Situbondo (Antara Jatim) - Badan Penyelenggara Jaminan Sosial Ketenagakerjaan (BPJS-TK) Situbondo, Jawa Timur, membidik seluruh kepala desa dan perangkat desa setempat untuk turut menjadi peserta program jaminan sosial tersebut.

"Kepala desa dan perangkat desa penting menjadi peserta program ini, karena perangkat desa sebagai ujung tombak pemerintahan ditingkat desa yang selama 24 jam berhubungan langsung dengan masyarakat. Dan memiliki resiko dalam melaksanakan pekerjaan," kata Kepala Kantor Cabang BPJS Ketenagakerjaan Banyuwangi yang juga membawahi BPJS Ketenagakerjaan Situbondo Dodit Isdiyono melalui pers rilisnya yang diterima Antara di Situbondo, Kamis.

Ia mengemukakan, BPJS Ketenagakerjaan Situbondo juga menyosialisasikan Undang Undang NO 24 Tahun 2011 tentang Badan Penyelenggara Jaminan Sosial terkait perlindungan Program BPJS Ketenagakerjaan bagi perangkat desa, yang bertempat di Aula Kejaksaan Negeri Situbondo.

Dalam acara sosialisasi tersebut, kata dia, dihadiri oleh 112 orang kepala desa, 15 camat dan juga dihadiri oleh Bupati Situbondo Dadang Wigiarto serta Kepala Kejari Situbondo.

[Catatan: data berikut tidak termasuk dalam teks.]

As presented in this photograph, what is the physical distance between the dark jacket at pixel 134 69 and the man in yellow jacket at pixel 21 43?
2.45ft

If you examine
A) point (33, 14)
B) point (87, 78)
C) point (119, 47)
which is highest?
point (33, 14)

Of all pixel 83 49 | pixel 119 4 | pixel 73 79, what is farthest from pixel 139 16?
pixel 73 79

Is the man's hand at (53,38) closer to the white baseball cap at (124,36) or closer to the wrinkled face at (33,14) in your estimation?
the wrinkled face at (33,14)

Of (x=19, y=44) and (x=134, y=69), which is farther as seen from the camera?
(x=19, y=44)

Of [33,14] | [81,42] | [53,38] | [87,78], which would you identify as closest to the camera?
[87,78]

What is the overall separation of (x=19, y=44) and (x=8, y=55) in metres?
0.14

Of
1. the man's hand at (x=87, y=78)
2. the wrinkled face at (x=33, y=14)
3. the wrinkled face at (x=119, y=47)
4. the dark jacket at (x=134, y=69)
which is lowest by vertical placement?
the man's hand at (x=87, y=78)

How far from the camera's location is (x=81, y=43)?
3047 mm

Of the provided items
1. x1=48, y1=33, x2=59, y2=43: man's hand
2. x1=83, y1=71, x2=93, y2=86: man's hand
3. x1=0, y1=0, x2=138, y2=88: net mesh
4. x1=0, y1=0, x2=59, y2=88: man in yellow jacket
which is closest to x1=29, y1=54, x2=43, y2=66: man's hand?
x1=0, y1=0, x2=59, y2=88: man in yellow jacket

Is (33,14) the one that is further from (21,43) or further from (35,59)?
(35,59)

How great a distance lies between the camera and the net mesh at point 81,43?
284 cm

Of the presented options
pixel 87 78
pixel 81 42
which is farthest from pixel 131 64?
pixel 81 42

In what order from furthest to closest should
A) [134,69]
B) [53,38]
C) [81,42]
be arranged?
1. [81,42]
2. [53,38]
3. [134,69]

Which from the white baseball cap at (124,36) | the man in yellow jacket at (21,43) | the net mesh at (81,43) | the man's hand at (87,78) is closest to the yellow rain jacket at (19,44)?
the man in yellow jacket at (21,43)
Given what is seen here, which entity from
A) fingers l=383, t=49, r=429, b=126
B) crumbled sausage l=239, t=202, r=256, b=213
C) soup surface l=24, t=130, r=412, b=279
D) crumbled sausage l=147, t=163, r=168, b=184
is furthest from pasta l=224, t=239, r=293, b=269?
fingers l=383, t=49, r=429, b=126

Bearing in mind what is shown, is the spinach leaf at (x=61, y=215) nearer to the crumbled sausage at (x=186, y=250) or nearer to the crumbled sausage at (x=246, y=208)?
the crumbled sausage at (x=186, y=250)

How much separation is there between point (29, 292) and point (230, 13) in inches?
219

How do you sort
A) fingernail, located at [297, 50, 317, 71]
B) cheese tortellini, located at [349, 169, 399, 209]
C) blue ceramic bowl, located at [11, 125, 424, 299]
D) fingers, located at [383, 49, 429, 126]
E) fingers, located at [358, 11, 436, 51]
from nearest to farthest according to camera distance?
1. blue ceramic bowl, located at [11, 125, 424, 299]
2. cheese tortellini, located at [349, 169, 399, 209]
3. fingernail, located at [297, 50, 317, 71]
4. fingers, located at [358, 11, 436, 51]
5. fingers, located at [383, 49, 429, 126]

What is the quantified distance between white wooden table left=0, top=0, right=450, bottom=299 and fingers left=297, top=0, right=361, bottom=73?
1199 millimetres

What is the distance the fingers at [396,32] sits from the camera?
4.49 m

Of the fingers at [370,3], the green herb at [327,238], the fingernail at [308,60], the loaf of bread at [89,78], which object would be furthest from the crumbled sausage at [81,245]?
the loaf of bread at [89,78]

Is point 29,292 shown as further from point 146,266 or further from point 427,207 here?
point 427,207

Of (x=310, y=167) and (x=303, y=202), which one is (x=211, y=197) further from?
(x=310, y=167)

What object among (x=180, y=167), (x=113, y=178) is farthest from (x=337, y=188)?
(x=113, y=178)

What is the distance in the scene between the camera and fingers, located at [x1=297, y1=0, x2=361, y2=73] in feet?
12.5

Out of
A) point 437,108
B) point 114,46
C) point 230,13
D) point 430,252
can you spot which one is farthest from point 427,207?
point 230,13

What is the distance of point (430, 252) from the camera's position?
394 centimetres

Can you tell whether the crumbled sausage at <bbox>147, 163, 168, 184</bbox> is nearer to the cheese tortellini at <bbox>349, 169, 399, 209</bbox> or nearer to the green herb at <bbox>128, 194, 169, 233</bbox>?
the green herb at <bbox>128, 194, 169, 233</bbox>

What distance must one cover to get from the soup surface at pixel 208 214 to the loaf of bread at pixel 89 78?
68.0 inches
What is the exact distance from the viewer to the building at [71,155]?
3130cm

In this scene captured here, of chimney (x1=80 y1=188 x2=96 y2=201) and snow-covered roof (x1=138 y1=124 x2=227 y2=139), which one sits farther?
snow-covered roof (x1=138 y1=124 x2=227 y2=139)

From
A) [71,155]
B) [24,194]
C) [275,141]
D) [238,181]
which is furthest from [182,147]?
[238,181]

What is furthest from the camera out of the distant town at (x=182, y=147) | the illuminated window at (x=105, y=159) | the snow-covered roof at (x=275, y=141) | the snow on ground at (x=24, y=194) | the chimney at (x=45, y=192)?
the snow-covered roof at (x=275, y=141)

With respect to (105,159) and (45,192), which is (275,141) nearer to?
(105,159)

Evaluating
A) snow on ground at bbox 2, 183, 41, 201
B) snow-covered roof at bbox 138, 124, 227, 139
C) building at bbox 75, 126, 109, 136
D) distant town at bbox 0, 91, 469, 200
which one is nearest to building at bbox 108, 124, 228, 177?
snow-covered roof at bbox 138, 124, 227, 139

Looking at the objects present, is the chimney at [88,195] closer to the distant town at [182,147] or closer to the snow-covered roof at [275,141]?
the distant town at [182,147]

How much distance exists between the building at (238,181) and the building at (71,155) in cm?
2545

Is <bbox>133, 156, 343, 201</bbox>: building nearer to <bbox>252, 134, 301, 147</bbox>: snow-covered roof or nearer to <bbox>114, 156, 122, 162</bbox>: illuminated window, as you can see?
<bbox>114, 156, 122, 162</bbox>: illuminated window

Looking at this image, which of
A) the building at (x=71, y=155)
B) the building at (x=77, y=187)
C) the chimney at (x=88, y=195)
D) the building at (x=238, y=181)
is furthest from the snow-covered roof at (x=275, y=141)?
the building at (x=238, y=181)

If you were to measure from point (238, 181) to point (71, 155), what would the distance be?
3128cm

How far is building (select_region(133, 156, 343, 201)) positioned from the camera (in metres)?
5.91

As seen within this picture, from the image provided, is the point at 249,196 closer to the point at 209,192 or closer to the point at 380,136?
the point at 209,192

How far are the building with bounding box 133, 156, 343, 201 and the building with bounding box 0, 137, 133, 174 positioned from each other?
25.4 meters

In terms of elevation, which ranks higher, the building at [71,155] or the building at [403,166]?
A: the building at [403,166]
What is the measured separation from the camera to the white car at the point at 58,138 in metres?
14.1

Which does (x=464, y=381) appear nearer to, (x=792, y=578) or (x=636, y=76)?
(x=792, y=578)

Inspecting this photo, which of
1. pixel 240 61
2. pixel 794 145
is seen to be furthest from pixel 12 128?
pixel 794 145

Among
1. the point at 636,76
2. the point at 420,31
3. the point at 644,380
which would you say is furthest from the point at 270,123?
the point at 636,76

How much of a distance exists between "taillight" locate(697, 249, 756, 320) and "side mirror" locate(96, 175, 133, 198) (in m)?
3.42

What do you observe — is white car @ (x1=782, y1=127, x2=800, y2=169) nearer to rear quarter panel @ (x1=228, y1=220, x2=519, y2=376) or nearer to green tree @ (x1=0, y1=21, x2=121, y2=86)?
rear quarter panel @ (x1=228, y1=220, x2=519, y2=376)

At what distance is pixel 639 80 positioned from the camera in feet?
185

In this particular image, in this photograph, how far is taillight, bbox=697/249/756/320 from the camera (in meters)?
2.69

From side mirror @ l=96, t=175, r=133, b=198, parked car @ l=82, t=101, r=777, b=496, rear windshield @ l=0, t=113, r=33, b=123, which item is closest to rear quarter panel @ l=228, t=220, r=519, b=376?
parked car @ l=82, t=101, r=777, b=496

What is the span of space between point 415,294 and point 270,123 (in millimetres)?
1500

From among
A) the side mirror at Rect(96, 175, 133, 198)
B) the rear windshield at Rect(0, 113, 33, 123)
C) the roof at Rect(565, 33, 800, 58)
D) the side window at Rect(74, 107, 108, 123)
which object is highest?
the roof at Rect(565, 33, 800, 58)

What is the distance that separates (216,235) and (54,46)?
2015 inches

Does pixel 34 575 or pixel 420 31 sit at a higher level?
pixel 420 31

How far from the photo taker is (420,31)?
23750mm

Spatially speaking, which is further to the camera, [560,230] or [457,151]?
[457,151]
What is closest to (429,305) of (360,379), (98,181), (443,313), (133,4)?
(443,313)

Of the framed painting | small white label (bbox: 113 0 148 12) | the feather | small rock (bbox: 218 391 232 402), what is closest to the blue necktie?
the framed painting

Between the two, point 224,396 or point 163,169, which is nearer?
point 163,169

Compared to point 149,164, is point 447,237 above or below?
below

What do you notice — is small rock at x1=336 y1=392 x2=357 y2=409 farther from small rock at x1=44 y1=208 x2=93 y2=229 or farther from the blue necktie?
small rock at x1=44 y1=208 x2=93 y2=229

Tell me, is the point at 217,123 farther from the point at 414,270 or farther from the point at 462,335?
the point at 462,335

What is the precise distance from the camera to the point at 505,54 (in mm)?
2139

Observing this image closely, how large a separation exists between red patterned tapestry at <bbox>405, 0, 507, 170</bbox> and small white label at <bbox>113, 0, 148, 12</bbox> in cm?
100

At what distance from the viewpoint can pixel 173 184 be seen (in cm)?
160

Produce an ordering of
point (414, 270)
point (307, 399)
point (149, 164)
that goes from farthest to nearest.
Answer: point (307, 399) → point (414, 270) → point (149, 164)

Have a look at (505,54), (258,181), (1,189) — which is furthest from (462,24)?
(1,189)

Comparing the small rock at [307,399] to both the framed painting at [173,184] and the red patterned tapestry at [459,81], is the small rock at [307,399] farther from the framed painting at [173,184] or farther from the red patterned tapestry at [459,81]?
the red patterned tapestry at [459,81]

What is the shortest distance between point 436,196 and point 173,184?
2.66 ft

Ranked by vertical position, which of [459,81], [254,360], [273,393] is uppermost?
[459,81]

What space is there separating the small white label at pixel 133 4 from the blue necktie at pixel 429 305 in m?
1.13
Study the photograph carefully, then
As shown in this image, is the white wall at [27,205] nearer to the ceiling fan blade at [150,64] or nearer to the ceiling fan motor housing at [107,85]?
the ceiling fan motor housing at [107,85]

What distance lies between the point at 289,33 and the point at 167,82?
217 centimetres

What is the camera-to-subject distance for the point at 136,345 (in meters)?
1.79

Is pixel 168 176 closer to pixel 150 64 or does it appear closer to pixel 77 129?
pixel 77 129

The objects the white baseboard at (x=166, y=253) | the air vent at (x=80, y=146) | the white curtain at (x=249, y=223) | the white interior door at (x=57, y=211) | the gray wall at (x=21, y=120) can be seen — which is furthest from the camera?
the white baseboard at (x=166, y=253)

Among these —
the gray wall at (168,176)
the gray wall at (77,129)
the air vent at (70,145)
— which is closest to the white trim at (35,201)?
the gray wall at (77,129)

"Tujuan sosialisasi ini juga untuk memperkenalkan Program BPJS Ketenagakerjaan kepada kepala desa dan perangkat desa yang ada di Situbondo. Karena sesuai amanah Peraturan Presiden Nomor 109 Tahun 2013 Tentang Penahapan Kepesertaan, disebutkan bahwa penahapan kepesertaan dimulainya pendaftaran pekerja yang bekerja pada pemberi kerja penyelenggara negara dilakukan untuk program jaminan kecelakaan kerja dan jaminan kematian paling lambat tanggal 1 Juli 2015, termasuk bagi pegawai pemerintah non pegawain negeri," ujarnya.

Ia menjelaskan, dengan iuran minimal Rp16.800, jika mengalami kecelakaan terkait pekerjaan peserta bisa mendapatakan manfaat biaya pengobatan tanpa batas sesuai indikasi medis di kelas satu rumah sakit pemerintah. Dan juga mendapatkan biaya transport ke rumah sakit, namun jika meninggal dunia bagi peserta yang mengalami kecelakaan kerja akan mendapatkan santunan sebesar Rp55.800.000.

Sedangkan jika peserta meninggal dunia di luar kecelakaan kerja, lanjut dia, ahli waris akan mendapatkan manfaat sebesar Rp24.000.000. Kepala desa dan perangkat desa juga diharapkan selain menjadi menjadi peserta jaminan kecelakaan kerja dan jaminan kematian agar supaya dapat mengikuti program jaminan hari tua (JHT), sehingga ketika mereka sudah tidak menjabat lagi, dapat memanfaatkan tabungan yang selama itu disetorkan di BPJS Ketenagakerjaan.

Dalam kesempatan sosialisasi itu, Dodit Isdiyono juga menyampaikan bahwa pekerja yang ada di kabupaten Situbondo, untuk layanan program Jaminan Sosial Ketenagakerjaan, baik pendaftaran peserta maupun pengurusan klaim tidak perlu lagi keluar daerah atau dapat dilakukan di BPJS-TK Situbondo.

Sejak bulan Januari hingga September 2016, BPJS Ketenagakerjaan Situbondo telah melayani klaim hampir 717 kasus dengan total pembayaran Rp4,35 miliar. (*)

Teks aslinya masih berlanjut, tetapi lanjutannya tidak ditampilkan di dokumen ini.